A List of Other Common Things That Could Give You Blood Clots
Johnson & Johnson's COVID-19 vaccine was returned to active service.
As you may have heard, the one-shot Johnson & Johnson coronavirus vaccine was pulled for a short time because seven women were found to have blood clots that may or may not have been the result of receiving the vaccination. Some 6.8 million people received the Johnson & Johnson vaccine so far. At the time, six people had issues, one of which died.
I'm not going to minimize any death at all, but at that time, it meant that 0.00008823529411764706 percent of people inoculated had this problem. This means that realistically it could have been the needle stick or some other factor, as well as possibly the vaccine.
What else could give you blood clots? This is pretty important, because you're already dealing with things that have a higher chance of giving you a problem. One of the potential side-effects of using ibuprofen is blood clots. I use ibuprofen just as an example, but it's also true of all NSAIDs, including aspirin and naproxen (Aleve).
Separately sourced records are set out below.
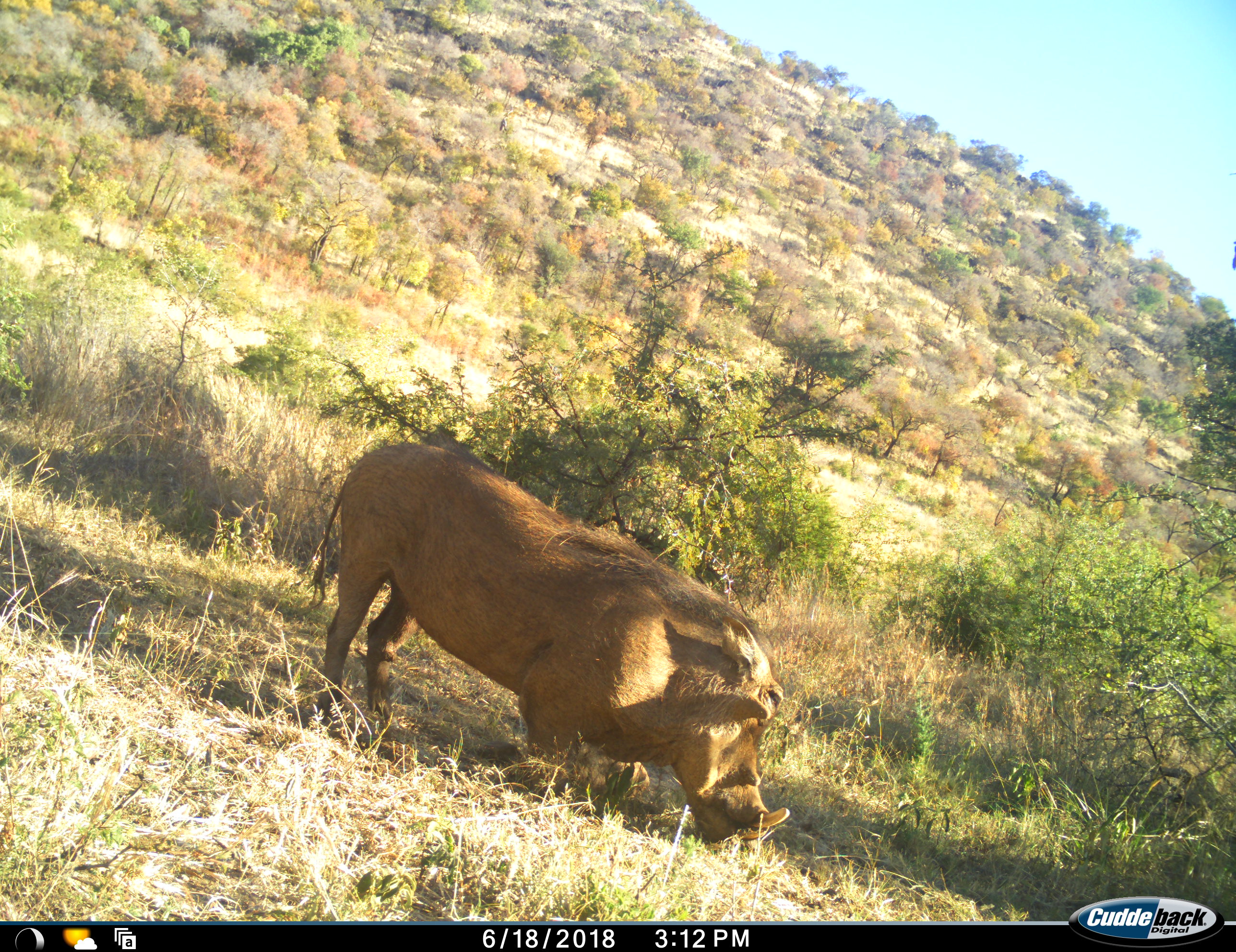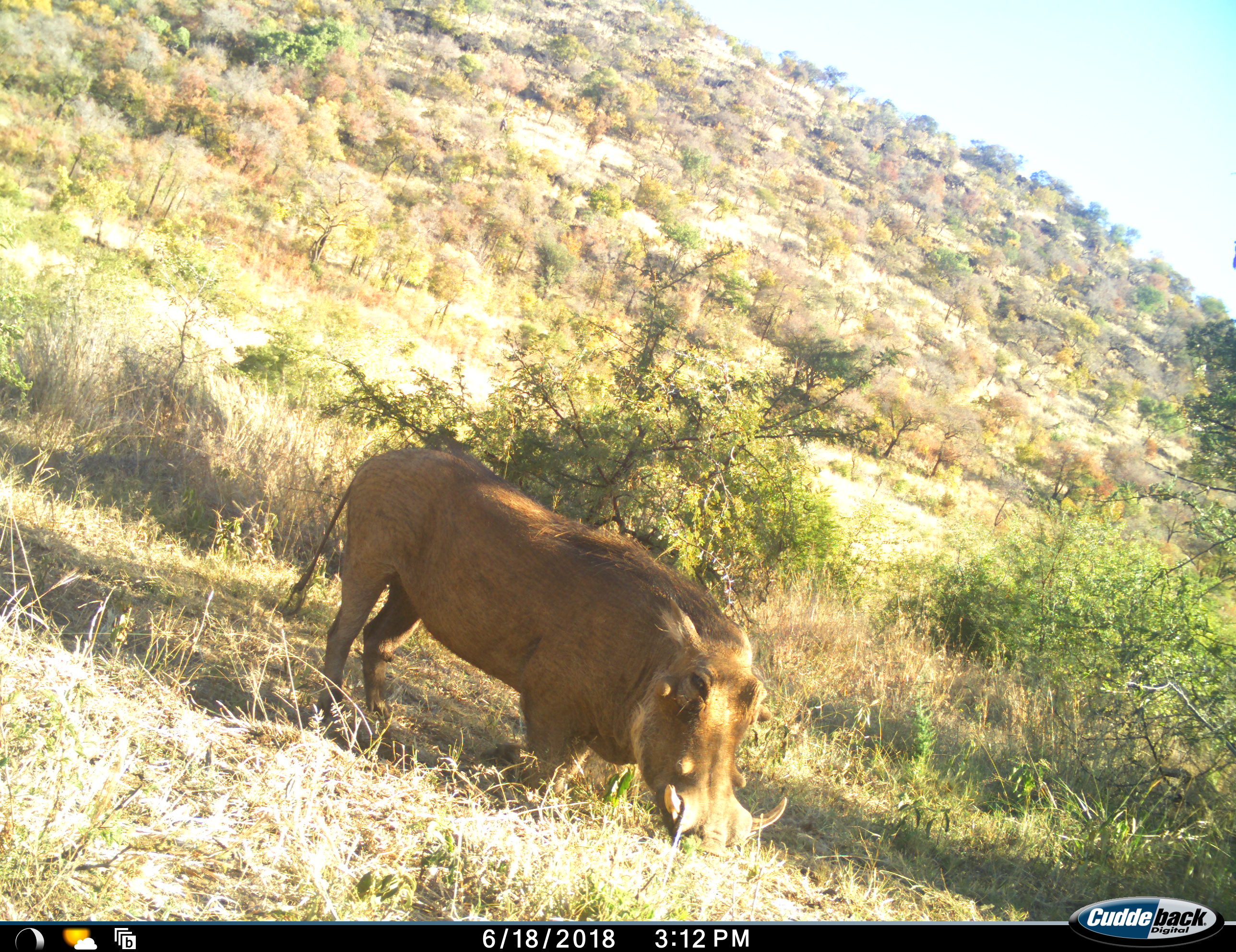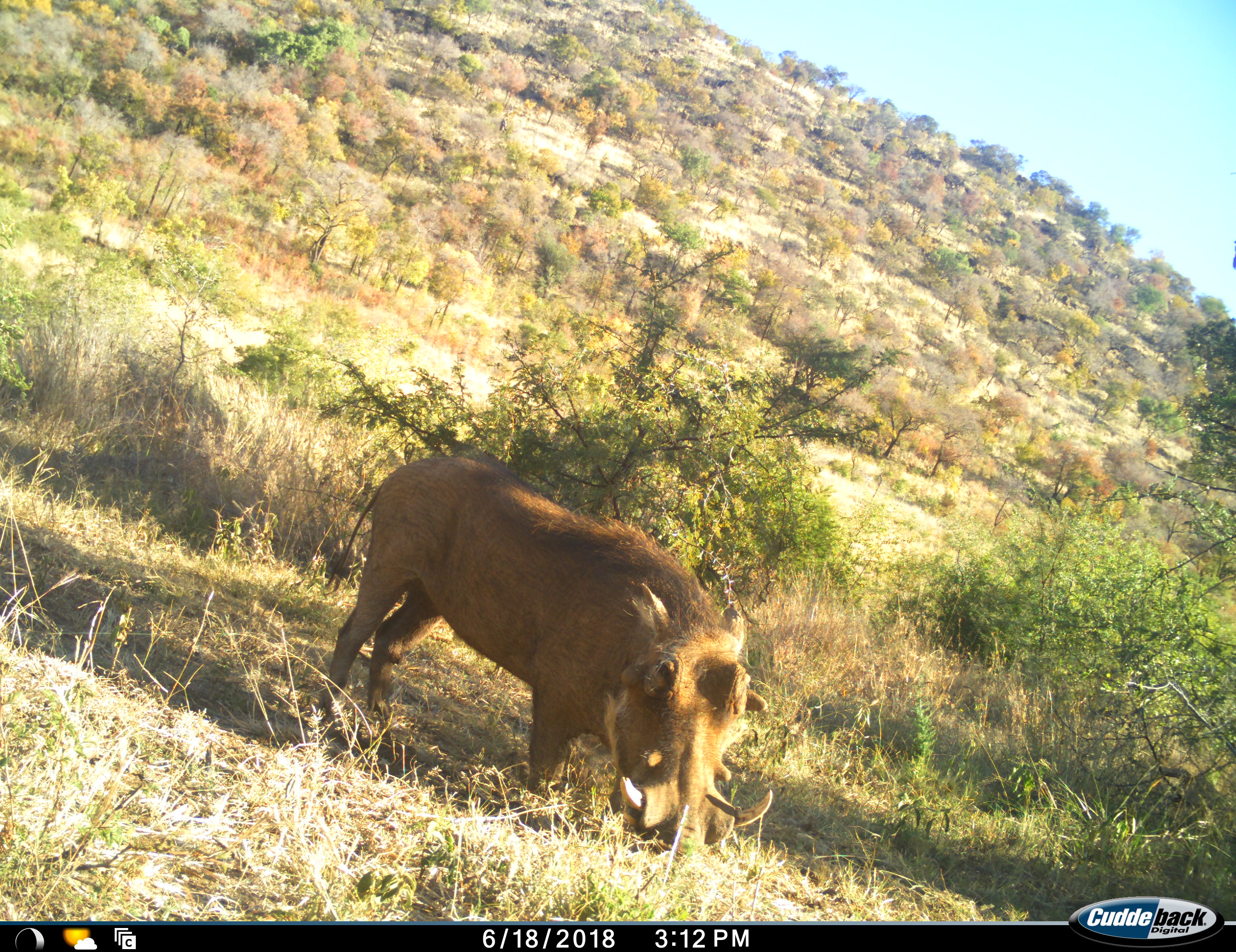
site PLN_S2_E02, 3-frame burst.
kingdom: Animalia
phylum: Chordata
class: Mammalia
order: Artiodactyla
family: Suidae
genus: Phacochoerus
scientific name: Phacochoerus africanus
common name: warthog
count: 1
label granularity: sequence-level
Choline, which is present in meat and eggs, can give you blood clots. Being fat or being pregnant can also cause blood clots. Of course, you can also have blood clots from injuries and surgical procedures (In fact, I lost a cousin to routine knee surgery for this very reason). Here's a reason you really won't like: you can get blood clots just by being lazy or being over 60 years old.
I'm aware I'm not going to convince an anti-vaxxer this is safe. That's okay. I'm here for those people who want to be vaccinated and have some fears. A number like 0.00008823529411764706 would be considered statistically impossible in almost any other case.
Good luck to you on whatever vaccine you select. Thank you for being a hero and helping us escape the clutches of this terrible virus.